In spite of these warm friendships, Gray was often despondent and melancholy. He writes to Richard West of two kinds of melancholy, white and black—one being a mild ennui and dejection, the other a deep despair—and says he suffers frequently from both. Gray was constantly examining the state of his own psyche and worrying about his relationships with other people. He would fall into deep depressions because he felt his life to be useless, realized he was doing nothing. At the same time he was temperamentally incapable of taking a more aggressive role in the world from which he retreated. Never robust, he worried a great deal about his health, and his letters often contain detailed accounts of his physical and mental states. A general fussiness over small things perhaps accounts for these tendencies toward mild hypochondria and self-doubt, as well as for his interest in the niceties of furniture, decorating, and gardening. He occupied himself with these details to avoid coming to grips with larger problems.

This is not to say that he was petulant and pompous. The ebullient spirits of his youthful letters gave way in maturity to a quiet, ironic, and sometimes sarcastic humor, whose wit was as often directed against himself as against others. It is common to find in his letters, after a slightly rhapsodical passage of serious description or philosophy, a short ironic comment about his fine rhetoric and sentiment. He had a lively sense of the ridiculous and was not loath to puncture his own dignity where it was becoming too solemn.

Gray’s letters are particularly valuable for the insight they provide into the man’s attitude toward poetry, in both theory and craftsmanship. His extreme reluctance to publish his poems and the modesty with which he regarded their appearance are clear in his correspondence upon the subject. The famous “Elegy” was finally brought out in 1751 by the publisher Dodsley, to prevent an unauthorized version from appearing in a magazine; a letter from Gray to Walpole at this time tells how unhappy he is to be forced to publish his poem. Two years later, when Dodsley was preparing a volume of six of Gray’s poems at Walpole’s instigation, Gray was horrified to learn that a portrait of himself was to appear as a frontispiece, and he positively forbade its reproduction; he also insisted that the title be DESIGNS BY MR. R. BENTLEY FOR SIX POEMS BY MR. T. GRAY, rather than, POEMS BY MR. T. GRAY, WITH DESIGNS. . . .

Gray seemed to fear both public ridicule of his scant production and also uncritical public acclaim, for his deep distrust of mass opinion on such matters amounted virtually to misanthropy. The competitiveness and demand for attention implied in publication went against the grain of his solitary temper; in fact, when he was offered the Laureateship of England at the death of Colley Cibber in 1757, he refused it, comparing the office in a letter to William Mason to that of Rat-Catcher to the King. He accepted, however, the post of Regius Professor of Modern History at Cambridge in 1768, an office which required no duties, and which he held until his death three years later.

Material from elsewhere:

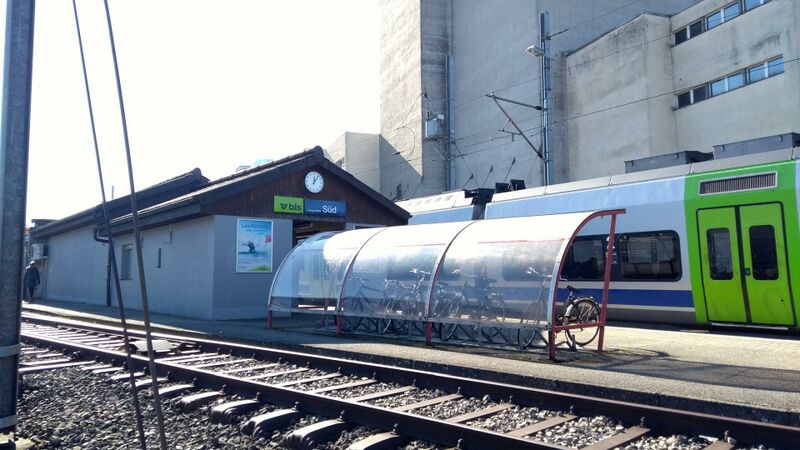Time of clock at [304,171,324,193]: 12:06
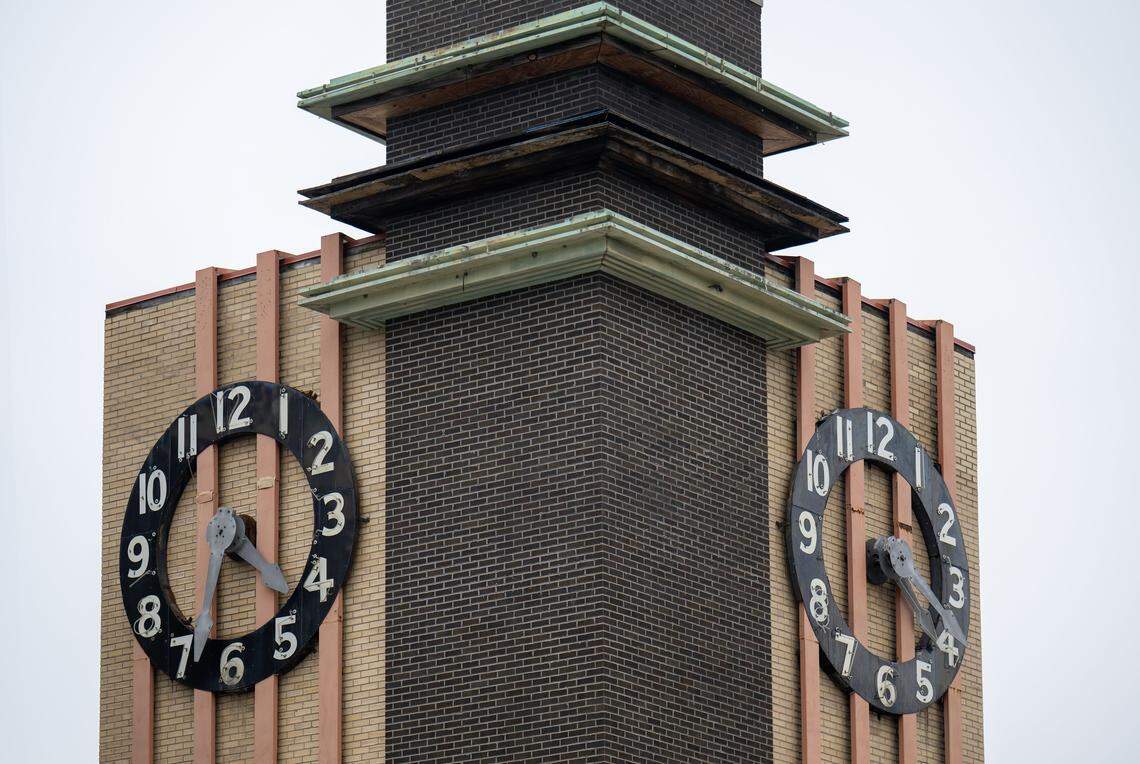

Gray took poetry seriously, however, and he discusses its nature in various letters. He thought that the lyric was the best medium for emotional communication, which for him was poetry’s primary reason for being. To this end, he felt poetry should have as a prime subject the beauties of nature, and leave intellectual speculation to philosophy. But while he refused the strict rules imposed on eighteenth century poetry in general, he still wanted a grave decorum and moderation to characterize the art.

In all, Gray was simultaneously torn between the desire to accomplish something in the world by leaving a name to posterity through his poetry, and an extreme distaste for the publicity that necessarily would accompany such fame. The struggle within his mind escapes into his letters, and through them we obtain an intimate and fascinating portrait of the character of this extraordinary man.